Mas, então por que Julien não agiu de forma mais fria e racional, quando leu a carta da Sra. de Rênal, que o descrevia como egoísta, um homem que só pensava em dinheiro ? Por que ele correu até Verrières e atentou contra a vida dela , quase matando-a? Essa atitude reforça a idéia, a complexidade das ações e reações de Julien, acima colocadas.

Julien é preso. Durante o tempo que durou o processo, Mathilde dedica-se totalmente ao seu amado. Mas este vê ressurgir o amor pela Sra. Rênal.

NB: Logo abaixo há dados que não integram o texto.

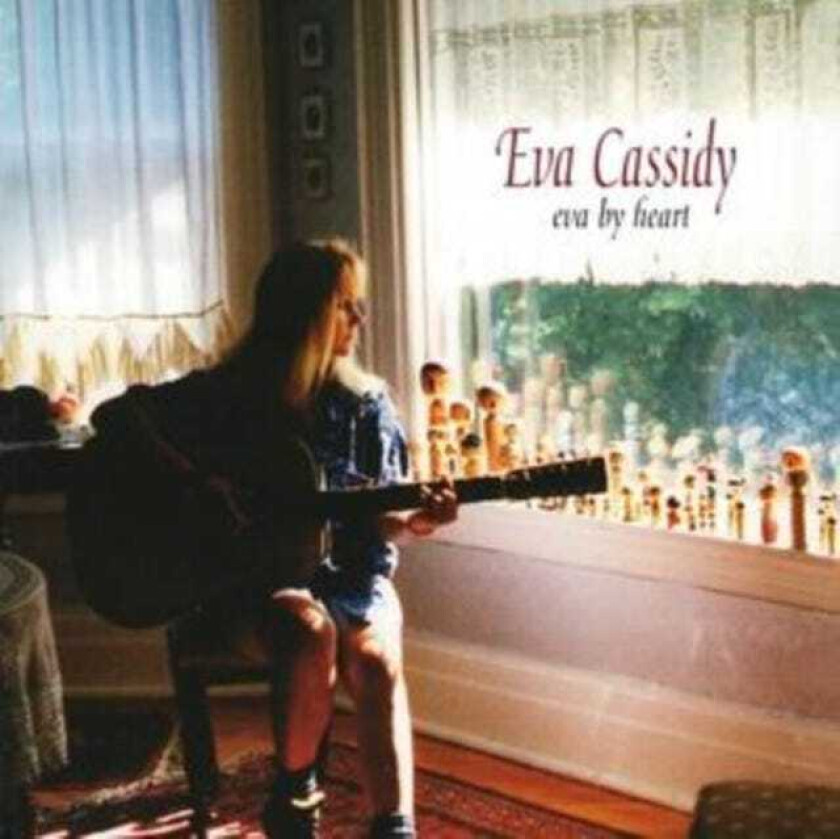 Eva Cassidy Eva By Heart CD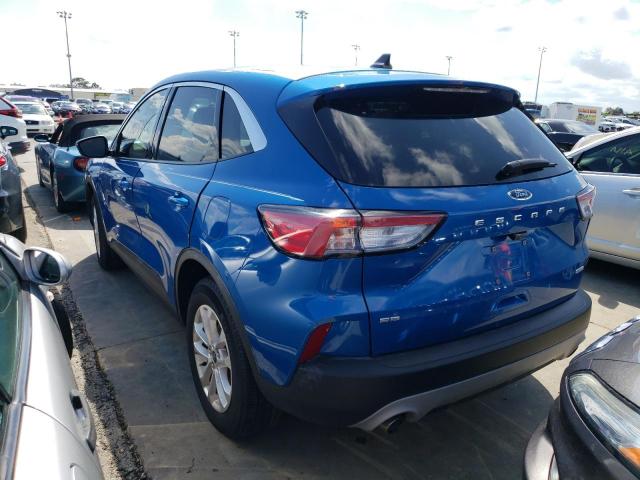 Photo 3 from auction – 2020 FORD ESCAPE SE with VIN 1FMCU0G64LUA69407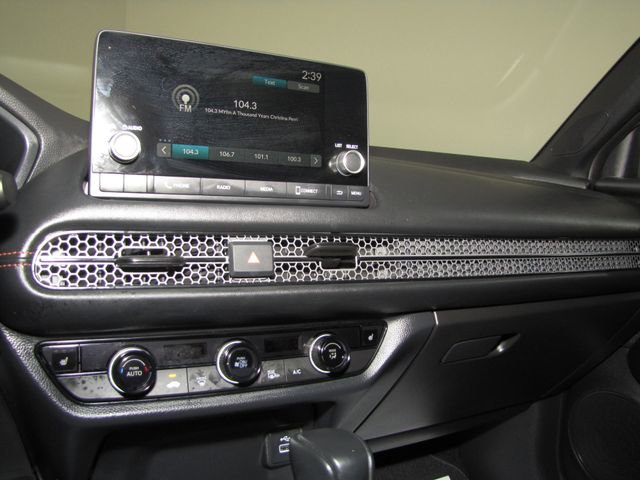 Certified 2025 Honda HR-V Sport image 7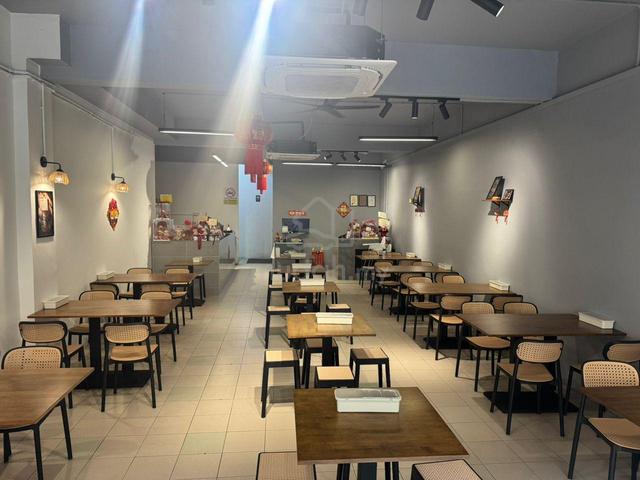 Food beverage business for sale aman puri kepong 1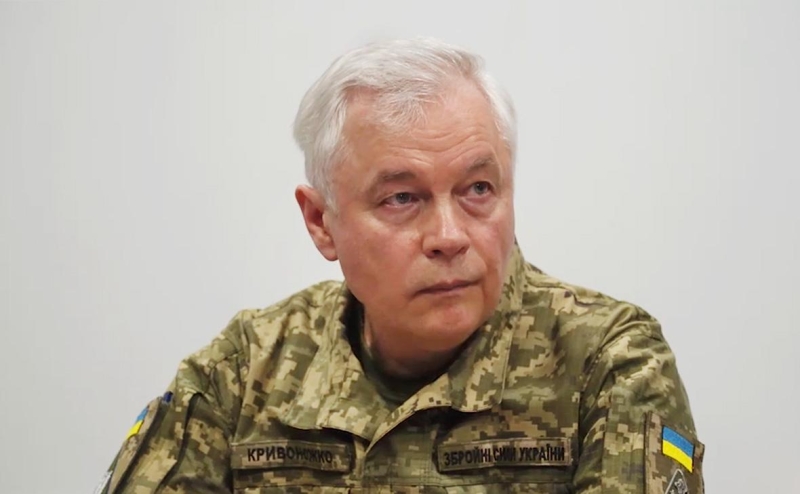 Зеленский назначил нового командующего Воздушными силами ВСУ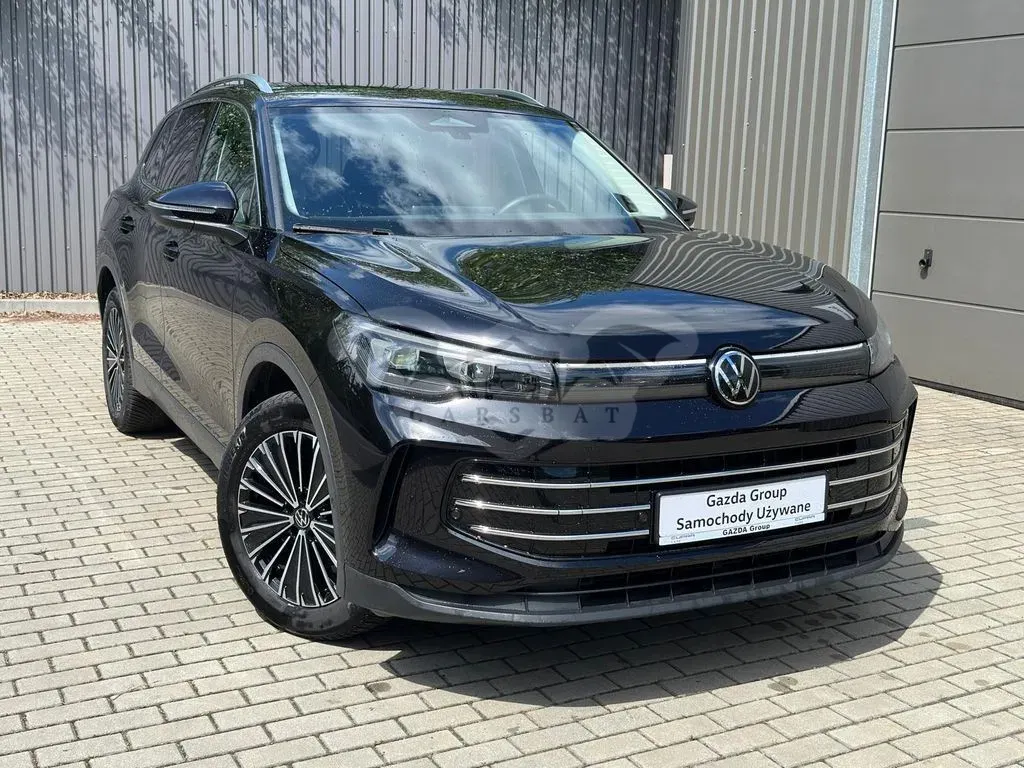 Volkswagen Tiguan III 1.5 eTSI Elegance DSG 2024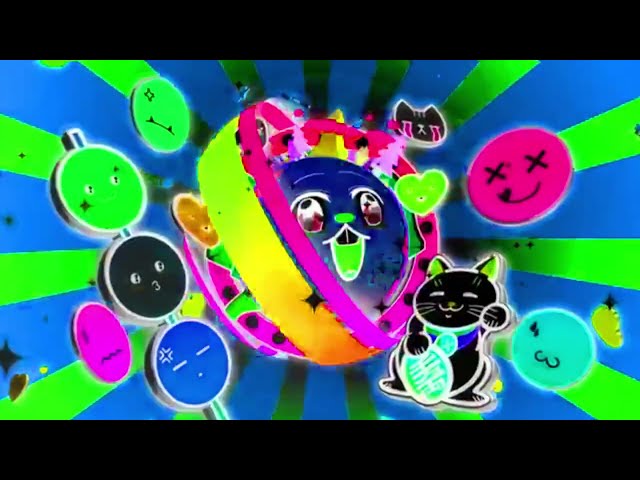 Funimation Extended Logo Effects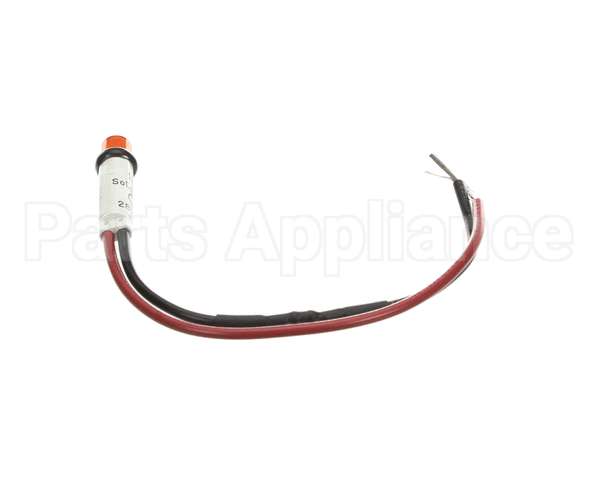 08-6916 Market Forge Light 28V Amber Solico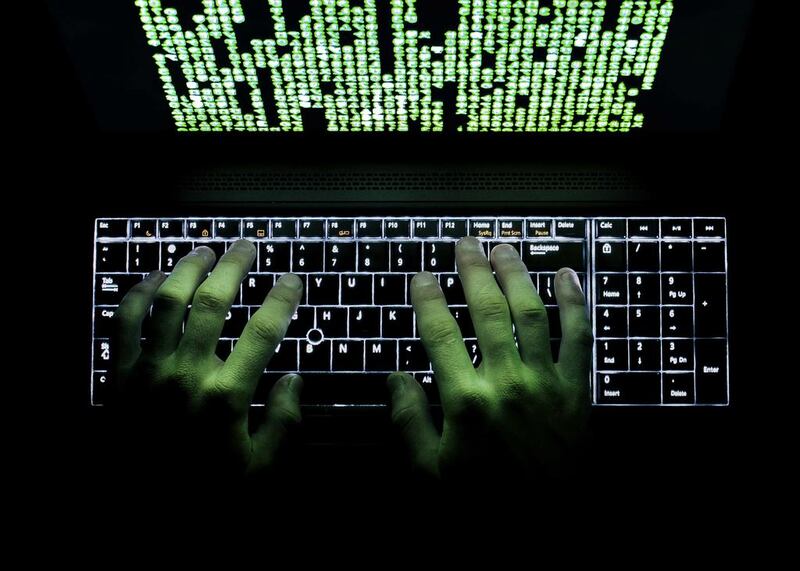 According to Dubai Police, reports of cybercrime rose from 1,581 in 2014 to 1,820 in 2015 – an increase of 23 per cent.  istockphoto.com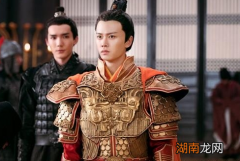 揭秘：凌烟阁功臣里还有一位皇帝？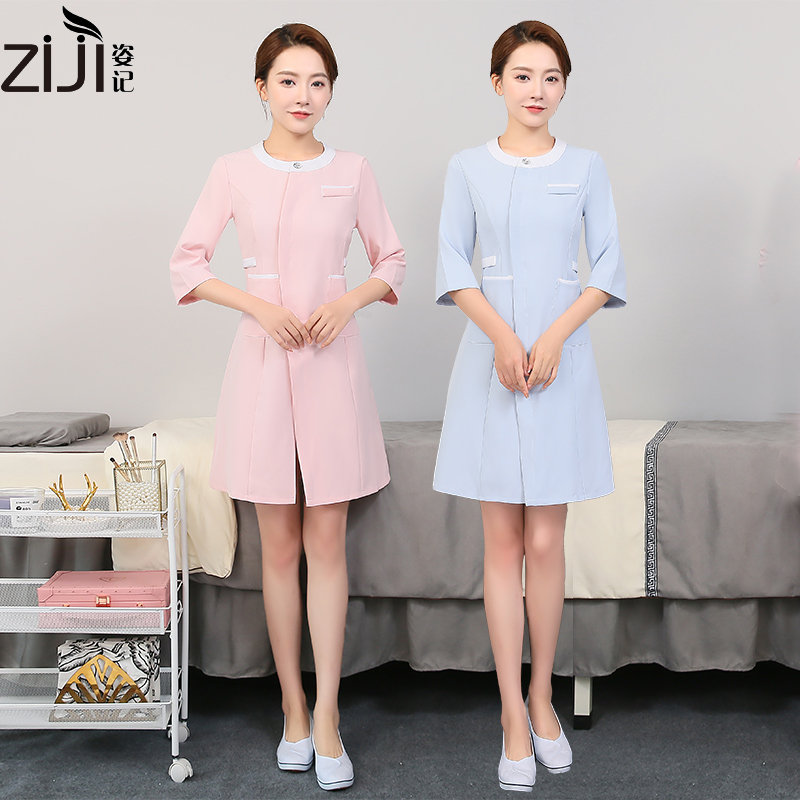 女装/女士精品酒店工作制服更新时间:2022年02月03日2021高端韩版美容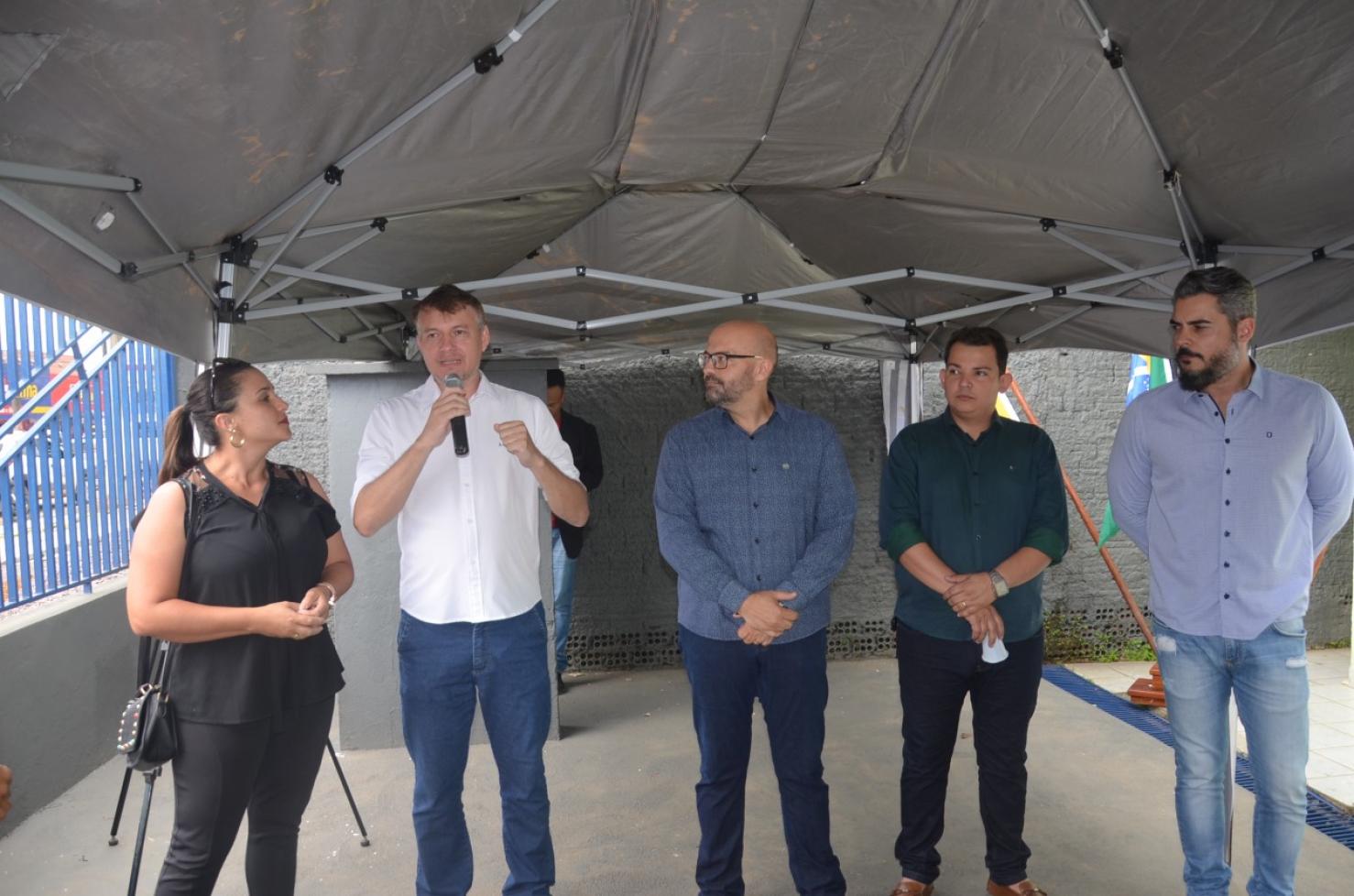 Prefeitura de Ariquemes reinaugura Centro de Especialidades Odontológicas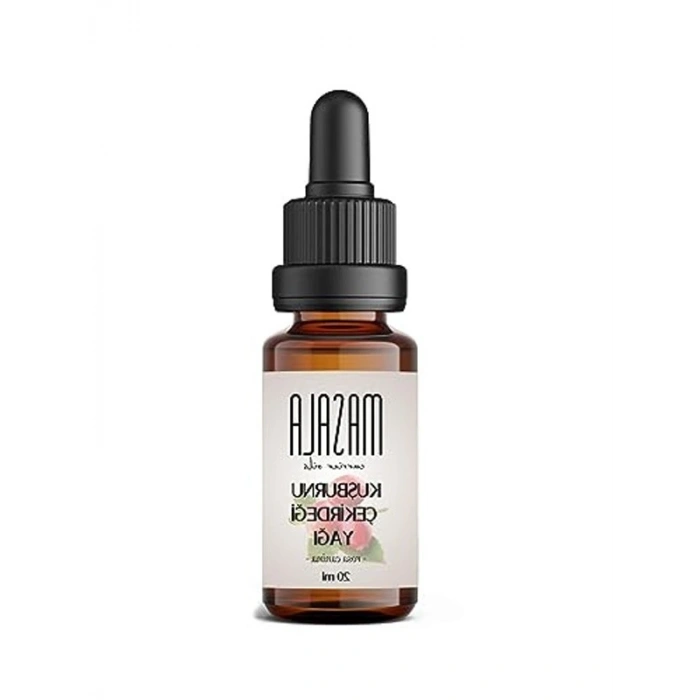 20 ml Soğuk Pres Saf Kuşburnu Çekirdeği Yağı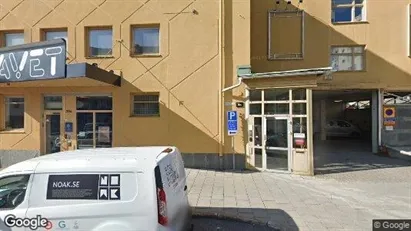 Kontorslokaler för uthyrning i Luleå – Foto från Google Street View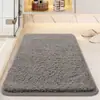Encontre tapetes de piso de banheiro de fábrica absorventes de água tapetes antiderrapantes para vaso sanitário banheiro chuveiro tapetes de entrada comércio exterior transfronteiriço
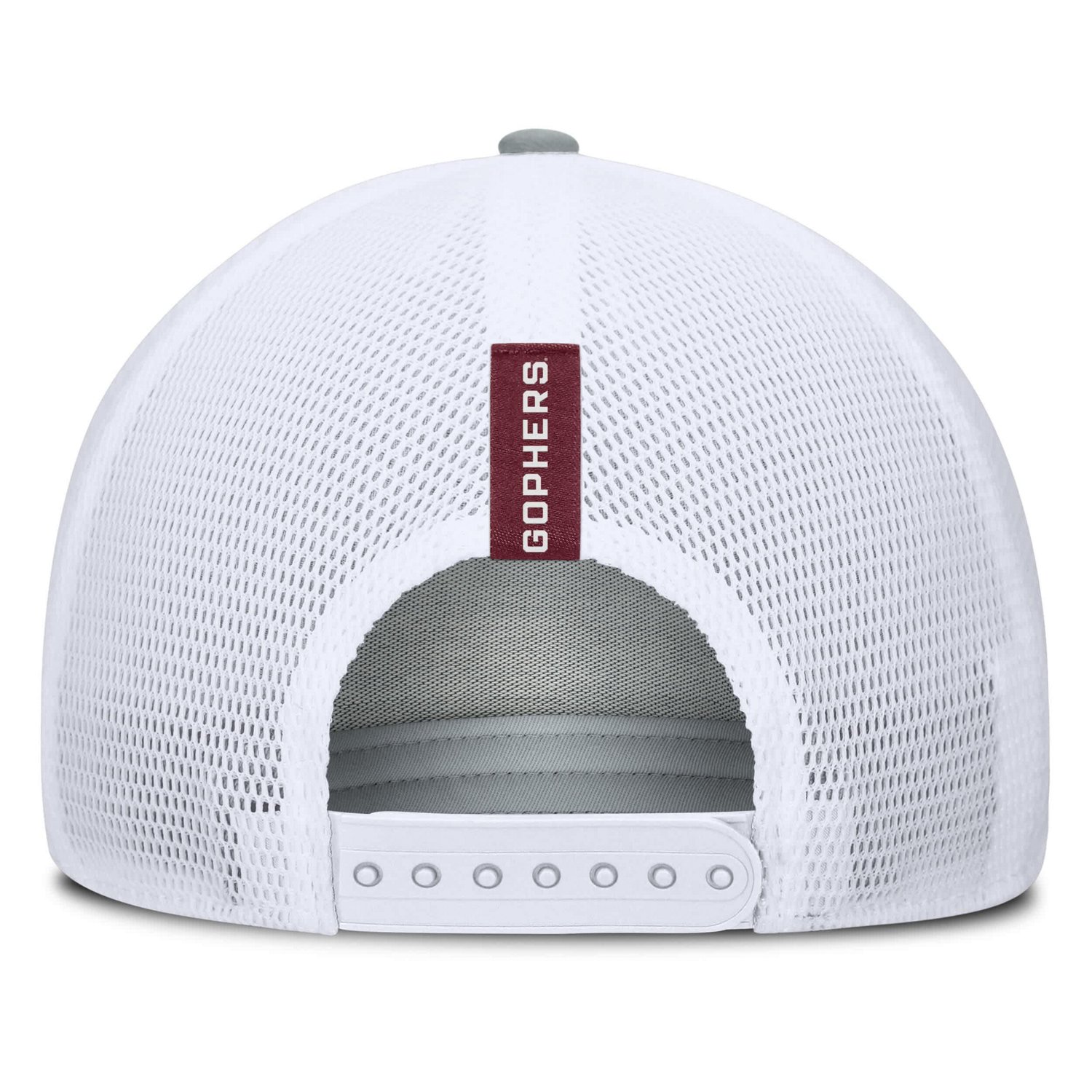 Fanatics Maroon Minnesota Golden Gophers Profile Trucker Adjustable Hat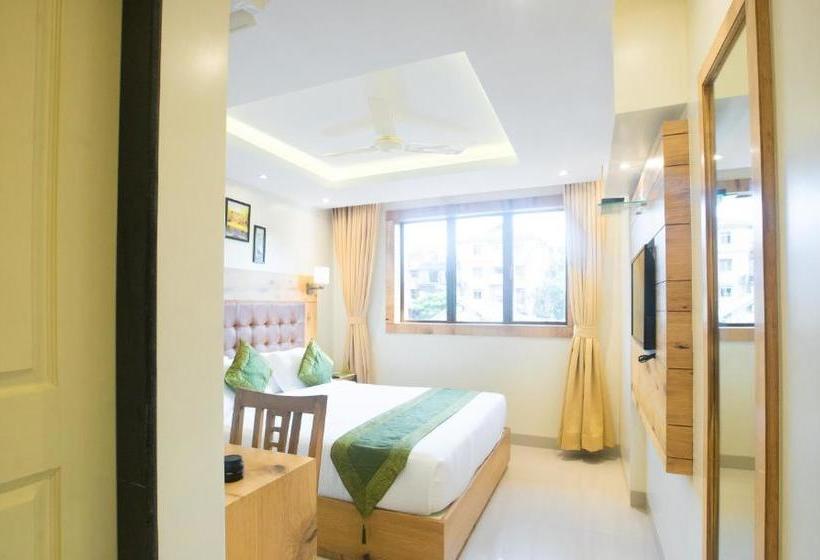 Fotos del hotel Treebo Trend Anam International:  11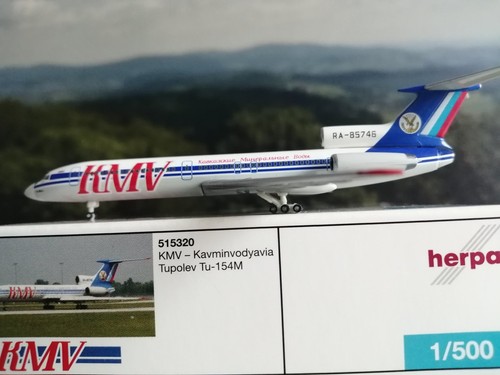 Herpa wings 500 515320 - herpa,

As longas noites e dias na prisão são preenchidos por pensamentos profundos, filosóficos. No seu julgamento estava cheio desses pensamentos e ousou quebrar a regra de ouro do seu século; usou as palavras para expressar qual sua posição diante da sociedade: ' Senhores, eu não tenho a honra de pertencer à vossa classe; vós vedes em mim um camponês que se revoltou contra a baixeza de sua condição. . . Sou culpado. . . mereço a morte, mas mesmo que eu fosse menos culpado, vejo homens que, sem contemplação para o que a minha juventude possa merecer de piedade, hão de querer punir em mim e desencorajar para sempre os jovens que, oriundos, de uma classe inferior e de qualquer forma oprimidos pela pobreza, têm a felicidade de conseguir uma boa educação e a audácia de imiscuir-se naquilo que o orgulho da gente rica chama 'sociedade'. '[: 487]

Falando assim, ele decretou sua própria sentença. O Sr. de Valenod, presidente dos jurados, a lera: guilhotina.

Pouco antes de subir ao cadafalso, pensava; ' Uma efêmera nasce às nove horas de um lindo dia verão para morrer às cinco horas da tarde; como haveria ela de compreender a palavra noite ?'

Quando a lâmina afiada separou o corpo da cabeça de Julien, Mathilde não ficou desesperada. Agora ela via que estava certa : Julien era audacioso. Sentia-se a própria Margarida de Navarra. Pegou a cabeça de Julien , colocou-a à sua frente e beijou-lhe a fronte. E ela mesma a enterrou, com muita pompa.